[tdwg-content] [tdwg-tag] Inclusion of authorship in DwC scientificName: good or bad?

Chuck Miller Chuck.Miller at mobot.org
Tue Nov 23 21:00:08 CET 2010


What is the specific objection to adding canonicalName to DwC as an
optional element, other than the fact it makes DwC one thing larger?

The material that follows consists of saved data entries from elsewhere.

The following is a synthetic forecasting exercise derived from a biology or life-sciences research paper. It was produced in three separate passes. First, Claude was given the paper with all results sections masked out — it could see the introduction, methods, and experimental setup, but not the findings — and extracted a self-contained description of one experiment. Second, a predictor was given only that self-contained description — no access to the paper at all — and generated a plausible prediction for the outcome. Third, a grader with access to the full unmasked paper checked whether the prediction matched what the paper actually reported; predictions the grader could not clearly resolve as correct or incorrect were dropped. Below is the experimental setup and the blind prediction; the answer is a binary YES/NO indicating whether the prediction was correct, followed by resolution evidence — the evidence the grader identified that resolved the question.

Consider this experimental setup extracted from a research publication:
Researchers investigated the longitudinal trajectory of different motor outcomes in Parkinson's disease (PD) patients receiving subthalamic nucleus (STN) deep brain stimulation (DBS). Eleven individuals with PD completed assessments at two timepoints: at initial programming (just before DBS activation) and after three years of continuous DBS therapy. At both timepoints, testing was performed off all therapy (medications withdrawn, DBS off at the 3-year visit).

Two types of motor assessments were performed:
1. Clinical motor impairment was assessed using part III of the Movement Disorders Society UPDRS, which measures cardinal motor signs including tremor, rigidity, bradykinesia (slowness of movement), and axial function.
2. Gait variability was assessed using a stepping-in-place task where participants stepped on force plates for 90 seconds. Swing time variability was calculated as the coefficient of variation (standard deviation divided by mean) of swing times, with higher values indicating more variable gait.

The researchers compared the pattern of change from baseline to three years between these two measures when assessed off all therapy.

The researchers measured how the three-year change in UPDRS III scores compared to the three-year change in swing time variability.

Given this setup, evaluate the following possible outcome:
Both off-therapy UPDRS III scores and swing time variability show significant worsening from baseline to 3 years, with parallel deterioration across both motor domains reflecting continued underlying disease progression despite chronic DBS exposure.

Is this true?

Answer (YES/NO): NO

There are databases which do not have their names parsed and provide
whatever they have recorded as ScientificName.  But, there are also
databases which do have parsed names and could provide this more
narrowly defined element, in addition to the ScientificName.  Those
databases could make use of a  dwc:canonicalName element in their data
exchange or query response.

What we don't have and I think never will have is perfectly consistent
names data from every database in the world.  One reason is a mountain
of inconsistently recorded legacy data from decades past that stands in
the way of perfection.  Another is variation in convention or tradition
for a variety of reasons that have been explored in these recent
threads. So, I think the pragmatic approach is to accept the
inconsistencies and work around them.
  
Chuck

-----Original Message-----
From: tdwg-content-bounces at lists.tdwg.org
[mailto:tdwg-content-bounces at lists.tdwg.org] On Behalf Of
Tony.Rees at csiro.au
Sent: Tuesday, November 23, 2010 1:40 PM
To: dremsen at gbif.org
Cc: tdwg-content at lists.tdwg.org; dmozzherin at eol.org
Subject: Re: [tdwg-content] [tdwg-tag] Inclusion of authorship in DwC
scientificName: good or bad?

Hi David,

It seems to me that your suggestion is still not quite ideal, in that
sometimes just the dwc:scientificName element will be picked up and
passed around and the content will not be consistent between those
suppliers who concatenate the available authority info and those who do
not. That suggests to me that an extra field for known canonicalName if
this can be supplied is still desirable - but I am not sure if I am
alone in thinking this...

Regards - Tony

________________________________________
From: David Remsen (GBIF) [dremsen at gbif.org]
Sent: Tuesday, 23 November 2010 11:15 PM
To: Rees, Tony (CMAR, Hobart)
Cc: David Remsen (GBIF); deepreef at bishopmuseum.org; m.doering at mac.com;
tdwg-content at lists.tdwg.org; dmozzherin at eol.org
Subject: Re: [tdwg-content] [tdwg-tag] Inclusion of authorship in DwC
scientificName: good or bad?

Tony

I did indeed mean that scientificName and authorship could be used in
the following way

1.  "Agalinis purpurea"  -> scientificName ("Agalinis purpurea")
   - where a canonical form of the name with no authorship in the source
data

2.  "Agalinis purpurea (L.) Pennell"  -> scientificName ("Agalinis
purpurea (L.) Pennell" )
- where a unparsed name+author is in the source data

3.  "Agalinis purpurea" AND "(L.) Pennell"  -> scientificName ("Agalinis
purpurea") + scientificNameAuthorship ("(L.) Pennell")
- where a semi-parsed name + author is in the source data

4. "Agalinis" AND purpurea" AND "(L.) Pennell"  > scientificName
("Agalinis purpurea") + scientificNameAuthorship ("(L.)
- where a fully atomised name is in the source data and the 'name'
parts concatenated to make a proper canonical name.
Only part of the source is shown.